Through their professional corporations, two dentists entered into a joint venture agreement (hereinafter “JVA”) to continue their business relationship in general practice dentistry. The JVA included a provision which related to the necessary notice to effect termination, but did not include the consequences of termination, such as whether a dissolution or a buy-out would take place with respect to the parties’ interests in the general dentistry practice.
Dr. Tonino Ciocca on behalf of Tonino Ciocca Dentistry Professional Corp. (hereinafter the “appellant”) began additional training with the view to establish an independent practice from the business relationship governed by the aforementioned JVA with Dr. Zachary Timoon on behalf of Zachary Timoon Dentistry Professional Corp (hereinafter the “respondent”). In 2013 the appellant successfully opened two (2) new clinics specializing in prosthodontics.
Although the appellant continued to work at the general practice dentistry clinic during his training, it was the understanding of the parties the joint venture would terminate, without winding-up the practice. However, the appellant was reluctant to sell his interest to the respondent until his new specialized practice was amply profitable.
The dispute arose when the respondent gave the necessary notice of termination under the JVA to the appellant and began to seek to exclude him from the general practice. Although the parties came to an agreement which included the appellant remaining at the practice once a week, there was still a disagreement as to how the appellant would ultimately leave the practice, including whether the appellant would withdraw over time and the parties buy-out rights.
The respondent applied to court for termination of the joint venture and a declaration which would exclude the appellant from the general dentistry practice and name the respondent as the sole owner. The appellant disputed the respondent’s right to be declared sole owner of the practice, but did not dispute the right to termination or the effective termination date.
The application judge declared the respondent as the sole owner, to the exclusion of the appellant, of the general dentistry practice. The applicant judge also directed that the financial ramifications of the order and declaration, such as the buy-out value and method of payment, are to be dealt with by further application or civil procedure and not during these proceedings.
The appellants submitted that:
- the application judge erred by exceeding his jurisdiction by ordering and making a declaration that the appellant must transfer ownership to the respondent; and
- the application judge erred in ordering that other proceedings are required to determine the parties’ financial issues rather than making a determination within the application.
THE ONTARIO COURT OF APPEAL’S DECISION
The Court dismissed the appeal for the foregoing reasons.

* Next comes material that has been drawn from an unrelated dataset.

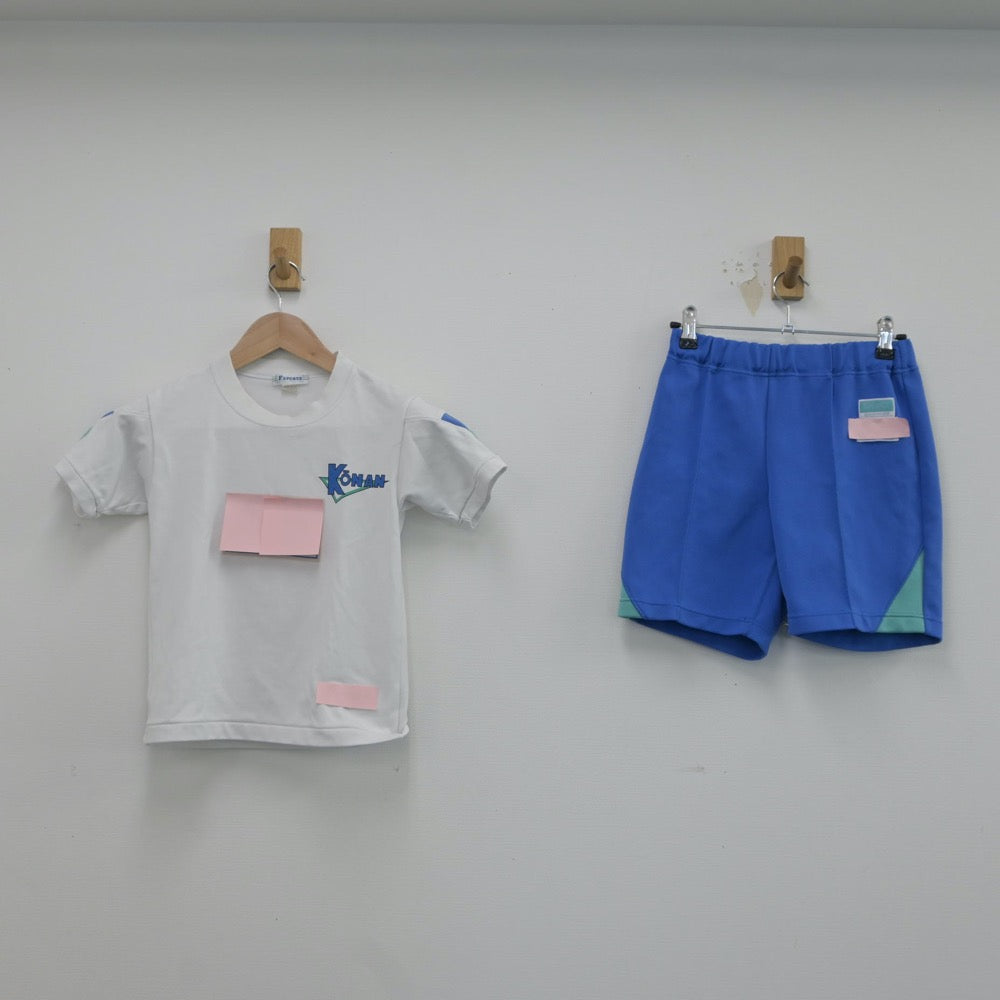 【中古】小学校制服 岡南小学校 2点 sf016579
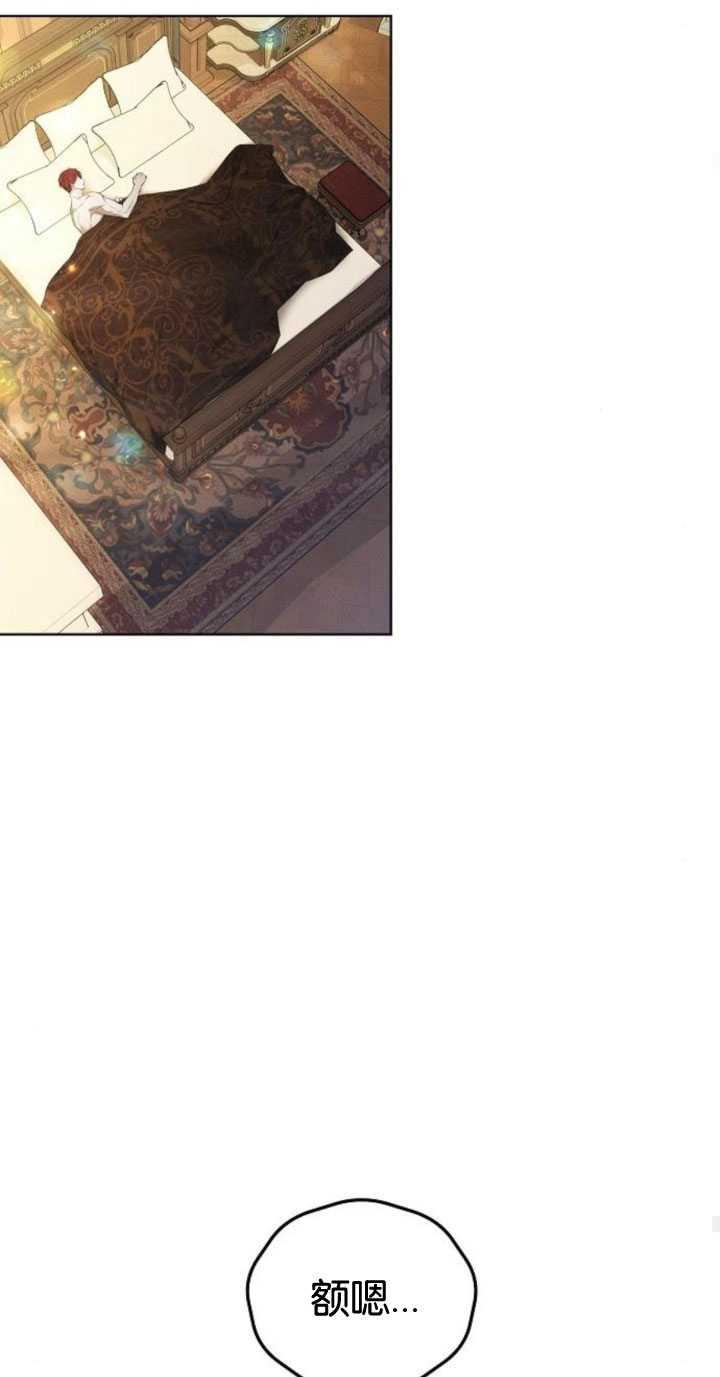 傲慢时代 - 第33话 - 第23张图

First, the Court found that the application judge had the requisite jurisdiction to make the order and declaration the appellant was required to transfer full ownership to the respondent. The Court reasoned that if the appellant were to maintain an ongoing ownership interest it would in effect “nullify the termination provision in the JVA, or at least make the termination meaningless.” (para 16).
Meaning, that the application judge’s decision was just ad reasonable given the facts. Once the JVA was terminated, there was a common intention that the appellant would be bought out by the respondent, otherwise the termination of the JVA would have been ineffective.
Secondly, the Court rejected the argument that the application judge erred in not directing the outstanding financial dispute to proceed to trial of the issues. Rather, the Court agreed that the application judge, leaving the choice of dispute resolution proceedings open to the parties granted better flexibility and that a trial would not grant any material advantage as argued by the appellant.
The above matter highlights the importance of contract drafting. Although the joint venture agreement included a termination provision, the lack of specificity with respect to the consequences of termination left the parties to litigate. It is advisable to include details beyond how to effect termination in a joint venture agreement rather than leave it to a court to infer the common intention of the parties.